Thursday, January 19, 2006

No Biggie

When I was in fourth grade, Candace Cameron came to my school for a day. Her brother, Kirk dropped her off in his electric blue IROC convertible, lowered his black Ray-Ban sunglasses to shouted to me, “Hey, Carrie! Take care of my sis!”

Take care of her I did. I showed her all of my favorite places in the school: The cement tunnels in the playground where I had first kissed Robbie Briggs as part of a dare, the art room bulletin board where my Picasso inspired Cubist crayon drawing was hanging and the secret nook where the mimeograph and laminating machines were (I had used them).

Over lunch we traded dessert and fashion secrets. She was wearing an oversized turquoise sweater with a bunch of bright red and yellow balloons decorating the front, a matching turquoise miniskirt and three pairs of coordinating red, yellow and turquoise tube socks. Coincidentally, I was wearing an oversized yellow sweater with a bunch of bright red and turquoise balloons decorating the front, a matching yellow miniskirt and three pairs of coordinating red, yellow and turquoise tube socks. I traded my Hostess Cupcake for her JELL-O Pudding Cup.

Lunch was tough. My friends were fighting to sit next to her, and in the process knocked over her Capri Sun. Good thing I had an extra one to give to her. And every time we started to talk about how hot Corey Haim was, we were interrupted by some adoring fan. Candace was pretty annoyed by it all, because she was having such a good time with me and we had so much in common, but she graciously signed autographs and answered questions about DJ Tanner and we would be back on track with our meaningful discussion.

When it came to gym class, naturally she picked me to be her stretching partner. We won the shuttle race and got to sit out on the bleachers and make up hand claps to the lyrics of UB40’s “Red, Red, Wine” while everyone else did pull ups.

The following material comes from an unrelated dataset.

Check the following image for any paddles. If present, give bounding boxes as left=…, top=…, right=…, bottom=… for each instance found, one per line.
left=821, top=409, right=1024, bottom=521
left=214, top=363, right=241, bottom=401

At the end of the day, Kirk gave us a ride to my house. He was invited to dinner, but had to run off for a Growing Pains shoot. He promised to make it up to me by taking me to see “Who Framed Roger Rabbit.” Candi stuck around for dinner and couldn’t stop raving about my mom’s Hungarian Stroganoff. After dinner, we ate Nerds and Gobstoppers, did each other’s makeup and traded secrets during the night during our School Night Sleepover.

When I woke up the next morning, she was gone. A week later I got a note that said, “Thanks for teaching me how to be cool.” Of course, it was no biggie. Stuff like that happened to me all the time.

2 comments:

hucklebuck said...

Boner wasn't in the car with Kirk was he?

Carrie said...

Boner wasn't there, but Kirk did have a boner.